### TEXT EXCERPT
--

To allow for adequate data before the first and after the last potential break variable the first month was chosen such that 15 percent of the data was in the preperiod. Symmetrically, the final month was chosen such that 15 percent of the data was in the postperiod (Piehl et al. 1999).

Results

Search for a Shift in Treatment Patterns

Figure 1 summarizes the results of the search for a structural break in receipt of guideline-level treatment for the full sample. Thirty-four logit models predicting receipt of guideline-level treatment were estimated. Each point on the graph in Figure 1 suggests by how much the odds of receiving guideline-level treatment shift if the break were assumed to occur at the month indicated. Each point represents a distinct estimate of whether a break occurred at that time. Thus, this graph does not represent the general trend in treatments from month-to-month. A priori, if no shift occurs, one would expect both positive and negative values that are close to zero and insignificant. If any true shift occurs, one would expect odds ratios of the greatest magnitude when the change actually occurred. Because as the “true break” is approached, the break variable contains more and more data from the true postperiod, one would expect the months prior (post) to the true break to trend toward (away from) the shift.

--

### DATA PROVIDED
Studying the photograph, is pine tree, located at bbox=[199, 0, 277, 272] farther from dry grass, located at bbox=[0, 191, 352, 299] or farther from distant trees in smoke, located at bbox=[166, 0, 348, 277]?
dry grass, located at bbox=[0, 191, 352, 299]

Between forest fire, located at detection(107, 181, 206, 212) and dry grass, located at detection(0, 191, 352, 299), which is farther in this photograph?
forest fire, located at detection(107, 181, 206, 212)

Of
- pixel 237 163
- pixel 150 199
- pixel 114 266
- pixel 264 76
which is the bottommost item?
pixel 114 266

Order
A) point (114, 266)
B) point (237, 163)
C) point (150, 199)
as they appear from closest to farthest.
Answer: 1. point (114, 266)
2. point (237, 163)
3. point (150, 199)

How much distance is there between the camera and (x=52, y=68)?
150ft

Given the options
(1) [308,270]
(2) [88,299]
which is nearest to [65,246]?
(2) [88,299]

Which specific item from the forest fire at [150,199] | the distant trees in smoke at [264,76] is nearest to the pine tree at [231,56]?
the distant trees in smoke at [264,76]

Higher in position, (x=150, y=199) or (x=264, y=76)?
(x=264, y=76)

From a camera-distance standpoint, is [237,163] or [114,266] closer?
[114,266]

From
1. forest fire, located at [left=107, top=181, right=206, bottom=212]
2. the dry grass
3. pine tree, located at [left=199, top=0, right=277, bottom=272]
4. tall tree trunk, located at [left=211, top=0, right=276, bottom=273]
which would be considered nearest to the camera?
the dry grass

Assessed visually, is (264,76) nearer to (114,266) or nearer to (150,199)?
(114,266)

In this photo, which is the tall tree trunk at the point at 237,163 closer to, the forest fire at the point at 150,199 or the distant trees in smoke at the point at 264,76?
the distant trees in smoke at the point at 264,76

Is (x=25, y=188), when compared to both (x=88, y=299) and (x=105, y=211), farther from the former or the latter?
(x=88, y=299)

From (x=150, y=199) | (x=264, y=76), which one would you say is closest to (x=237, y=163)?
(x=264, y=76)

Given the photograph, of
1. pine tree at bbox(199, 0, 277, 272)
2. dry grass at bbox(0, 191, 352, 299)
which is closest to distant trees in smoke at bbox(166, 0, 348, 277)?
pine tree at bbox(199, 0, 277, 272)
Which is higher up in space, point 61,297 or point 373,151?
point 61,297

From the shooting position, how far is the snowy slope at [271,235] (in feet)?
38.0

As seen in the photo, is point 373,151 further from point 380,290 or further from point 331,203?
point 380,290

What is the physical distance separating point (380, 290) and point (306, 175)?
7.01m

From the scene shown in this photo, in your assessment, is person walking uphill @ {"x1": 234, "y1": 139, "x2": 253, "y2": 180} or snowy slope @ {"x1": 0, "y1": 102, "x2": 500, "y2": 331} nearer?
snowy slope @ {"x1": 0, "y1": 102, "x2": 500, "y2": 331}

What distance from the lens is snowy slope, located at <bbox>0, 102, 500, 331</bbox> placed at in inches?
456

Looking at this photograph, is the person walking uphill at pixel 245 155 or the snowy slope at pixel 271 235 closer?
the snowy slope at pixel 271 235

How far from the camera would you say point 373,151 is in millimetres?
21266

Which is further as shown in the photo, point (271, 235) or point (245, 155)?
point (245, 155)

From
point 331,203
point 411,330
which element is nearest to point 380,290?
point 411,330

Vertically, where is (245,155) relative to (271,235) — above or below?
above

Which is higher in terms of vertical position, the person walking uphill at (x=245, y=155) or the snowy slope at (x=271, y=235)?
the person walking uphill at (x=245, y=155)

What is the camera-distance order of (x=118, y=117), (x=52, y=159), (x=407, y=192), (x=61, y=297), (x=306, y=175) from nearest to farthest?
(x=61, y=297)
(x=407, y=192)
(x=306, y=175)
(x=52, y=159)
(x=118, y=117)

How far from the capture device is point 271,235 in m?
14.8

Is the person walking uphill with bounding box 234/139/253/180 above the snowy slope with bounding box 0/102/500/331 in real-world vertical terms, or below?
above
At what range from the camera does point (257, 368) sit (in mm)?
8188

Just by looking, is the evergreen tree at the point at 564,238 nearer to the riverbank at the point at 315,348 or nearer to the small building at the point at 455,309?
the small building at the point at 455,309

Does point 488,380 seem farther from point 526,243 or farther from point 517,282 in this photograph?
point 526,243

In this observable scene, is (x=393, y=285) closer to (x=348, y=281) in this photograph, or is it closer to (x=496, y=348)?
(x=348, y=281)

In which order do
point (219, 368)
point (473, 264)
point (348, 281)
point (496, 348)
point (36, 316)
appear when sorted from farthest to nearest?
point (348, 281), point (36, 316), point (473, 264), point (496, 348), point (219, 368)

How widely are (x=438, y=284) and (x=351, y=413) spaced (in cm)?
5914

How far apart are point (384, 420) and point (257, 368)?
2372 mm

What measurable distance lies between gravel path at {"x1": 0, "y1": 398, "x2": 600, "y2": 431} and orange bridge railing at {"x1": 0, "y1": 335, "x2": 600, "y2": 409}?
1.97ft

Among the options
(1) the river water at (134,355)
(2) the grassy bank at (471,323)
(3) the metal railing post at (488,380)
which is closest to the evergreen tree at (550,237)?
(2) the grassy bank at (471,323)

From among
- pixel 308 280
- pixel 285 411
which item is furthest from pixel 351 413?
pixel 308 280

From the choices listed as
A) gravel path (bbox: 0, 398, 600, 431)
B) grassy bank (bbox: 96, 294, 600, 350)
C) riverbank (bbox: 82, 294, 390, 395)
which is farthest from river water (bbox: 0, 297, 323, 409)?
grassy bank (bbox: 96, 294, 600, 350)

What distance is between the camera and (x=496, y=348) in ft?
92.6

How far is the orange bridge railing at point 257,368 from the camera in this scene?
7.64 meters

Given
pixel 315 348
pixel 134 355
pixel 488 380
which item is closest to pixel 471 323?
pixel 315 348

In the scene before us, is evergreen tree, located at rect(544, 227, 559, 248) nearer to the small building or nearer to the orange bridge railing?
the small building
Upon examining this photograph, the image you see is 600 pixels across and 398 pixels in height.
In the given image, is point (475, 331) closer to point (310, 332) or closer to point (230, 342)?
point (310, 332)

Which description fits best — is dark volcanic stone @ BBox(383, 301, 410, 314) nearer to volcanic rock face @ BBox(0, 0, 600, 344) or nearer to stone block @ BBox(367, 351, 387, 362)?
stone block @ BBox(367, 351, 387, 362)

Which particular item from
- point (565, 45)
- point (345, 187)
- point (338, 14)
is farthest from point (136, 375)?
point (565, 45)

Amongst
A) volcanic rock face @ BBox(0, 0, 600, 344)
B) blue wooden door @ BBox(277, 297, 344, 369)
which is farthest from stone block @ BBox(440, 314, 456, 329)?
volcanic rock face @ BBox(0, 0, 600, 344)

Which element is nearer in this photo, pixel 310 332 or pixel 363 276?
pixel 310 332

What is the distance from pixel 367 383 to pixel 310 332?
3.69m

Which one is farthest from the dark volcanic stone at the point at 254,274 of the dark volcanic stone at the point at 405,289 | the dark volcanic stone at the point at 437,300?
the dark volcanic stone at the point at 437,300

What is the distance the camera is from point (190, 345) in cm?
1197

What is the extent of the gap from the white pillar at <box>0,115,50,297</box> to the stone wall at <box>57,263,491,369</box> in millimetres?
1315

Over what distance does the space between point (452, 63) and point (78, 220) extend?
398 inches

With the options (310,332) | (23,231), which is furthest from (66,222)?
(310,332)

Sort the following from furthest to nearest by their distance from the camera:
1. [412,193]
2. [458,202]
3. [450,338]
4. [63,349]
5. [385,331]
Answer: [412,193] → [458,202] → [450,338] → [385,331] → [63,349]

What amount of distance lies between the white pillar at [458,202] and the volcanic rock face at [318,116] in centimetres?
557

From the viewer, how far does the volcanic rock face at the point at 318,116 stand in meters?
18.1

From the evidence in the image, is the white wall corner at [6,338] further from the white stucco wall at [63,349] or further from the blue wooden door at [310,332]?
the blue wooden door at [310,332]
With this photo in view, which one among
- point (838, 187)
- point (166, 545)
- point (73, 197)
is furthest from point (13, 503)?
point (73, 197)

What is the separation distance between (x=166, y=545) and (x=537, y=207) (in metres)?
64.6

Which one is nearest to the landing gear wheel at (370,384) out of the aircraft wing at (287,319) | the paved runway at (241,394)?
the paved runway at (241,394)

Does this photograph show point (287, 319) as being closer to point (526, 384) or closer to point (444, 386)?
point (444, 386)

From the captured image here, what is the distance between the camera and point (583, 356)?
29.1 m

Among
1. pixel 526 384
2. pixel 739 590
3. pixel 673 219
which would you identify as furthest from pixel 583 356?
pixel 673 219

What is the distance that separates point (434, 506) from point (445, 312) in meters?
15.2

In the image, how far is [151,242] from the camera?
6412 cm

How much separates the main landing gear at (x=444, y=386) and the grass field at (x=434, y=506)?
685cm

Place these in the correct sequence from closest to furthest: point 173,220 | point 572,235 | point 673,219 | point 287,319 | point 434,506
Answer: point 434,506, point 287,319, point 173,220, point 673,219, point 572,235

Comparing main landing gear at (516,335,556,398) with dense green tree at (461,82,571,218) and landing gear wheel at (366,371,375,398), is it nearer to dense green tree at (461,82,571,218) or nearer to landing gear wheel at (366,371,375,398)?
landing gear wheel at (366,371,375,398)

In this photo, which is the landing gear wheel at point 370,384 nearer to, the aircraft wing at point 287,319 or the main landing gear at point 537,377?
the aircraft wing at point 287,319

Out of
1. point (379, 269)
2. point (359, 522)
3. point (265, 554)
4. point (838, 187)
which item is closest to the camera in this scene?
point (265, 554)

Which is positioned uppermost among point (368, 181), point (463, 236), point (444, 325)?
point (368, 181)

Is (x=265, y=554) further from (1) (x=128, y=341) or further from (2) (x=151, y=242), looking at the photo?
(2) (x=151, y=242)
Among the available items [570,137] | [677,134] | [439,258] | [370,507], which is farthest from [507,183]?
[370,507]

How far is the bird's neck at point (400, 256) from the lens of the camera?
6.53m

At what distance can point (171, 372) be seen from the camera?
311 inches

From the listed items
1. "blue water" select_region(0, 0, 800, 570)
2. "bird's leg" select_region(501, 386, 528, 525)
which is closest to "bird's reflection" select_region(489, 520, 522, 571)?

--

### PROBLEMS TO SOLVE
1. List every outcome that the structural-break passage says "one would expect."
2. How many logit models predicting receipt of guideline-level treatment were estimated, according to the structural-break passage?

### RESULTS FOR EACH TASK
1.
- If no shift occurs: both positive and negative values that are close to zero and insignificant.
- If any true shift occurs: odds ratios of the greatest magnitude at the time the change actually occurred.
- The months before the true break trending toward the shift, and the months after it trending away from it.

2. Thirty-four.